**Provided text:**
It's time to pull that red tracksuit out of the closet! February 3 is National Wear Red Day, started in 2003 to bring attention to the fact that heart disease is the No. 1 killer of women. One in 3 women die of heart disease and strokes each year, but many still believe that it's an issue that affects more men than women. So, this Friday, bring heart disease—and your red tracksuit—out of the closet!
Open your heart and give. Make a donation to the American Heart Association or other organizations that promote women's heart health. Funds are needed to advance research for new treatments, keep programs going that provide services for survivors and their families, and to help educate people on how to lower their risk.
Participate in the American Heart Association's FUNraising campaign to raise funds —and awareness—to fight cardiovascular disease and stroke. Check out their FUNraising page for ideas on how to raise funds yourself or join a team to do it together.
One of the ways to be good to your heart is to feed it well and keep it pumping with exercise. Change up your diet to include more heart-healthy foods, and check with your doctor to kickoff an exercise plan that fits your lifestyle.
There's strength in numbers! Wear Red events are taking place all around the country, so meet up with fellow Wear Red participants to share information, encourage each other and have fun!

**Your assignment:**
Answer these questions from the Wear Red Day text.
(a) In what year was National Wear Red Day started?
(b) What is the name of the American Heart Association's campaign to raise funds and awareness?
(c) What should you check with your doctor about?
Rely only on the text above.

**Data shown:**

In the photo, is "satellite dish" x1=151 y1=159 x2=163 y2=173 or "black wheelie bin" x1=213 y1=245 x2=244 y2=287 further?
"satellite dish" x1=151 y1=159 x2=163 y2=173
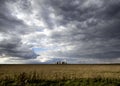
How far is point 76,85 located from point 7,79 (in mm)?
8426

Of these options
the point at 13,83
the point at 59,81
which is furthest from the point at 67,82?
the point at 13,83

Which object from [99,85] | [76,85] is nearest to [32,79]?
[76,85]

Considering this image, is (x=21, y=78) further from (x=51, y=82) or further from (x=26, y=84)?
(x=51, y=82)

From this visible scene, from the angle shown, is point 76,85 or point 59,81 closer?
point 76,85

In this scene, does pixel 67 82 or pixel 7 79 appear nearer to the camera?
pixel 67 82

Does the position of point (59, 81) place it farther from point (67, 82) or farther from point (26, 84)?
point (26, 84)

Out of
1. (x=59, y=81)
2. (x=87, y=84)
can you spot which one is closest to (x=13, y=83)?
(x=59, y=81)

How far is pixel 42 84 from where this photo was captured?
2586cm

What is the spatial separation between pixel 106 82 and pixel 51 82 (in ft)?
20.4

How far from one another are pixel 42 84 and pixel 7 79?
191 inches

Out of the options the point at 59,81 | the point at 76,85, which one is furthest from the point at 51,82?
the point at 76,85

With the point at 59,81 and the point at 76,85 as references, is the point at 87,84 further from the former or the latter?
the point at 59,81

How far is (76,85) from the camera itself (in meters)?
25.3

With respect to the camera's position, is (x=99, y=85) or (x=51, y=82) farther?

**Exercise result:**
(a) 2003
(b) FUNraising
(c) Starting an exercise plan that fits your lifestyle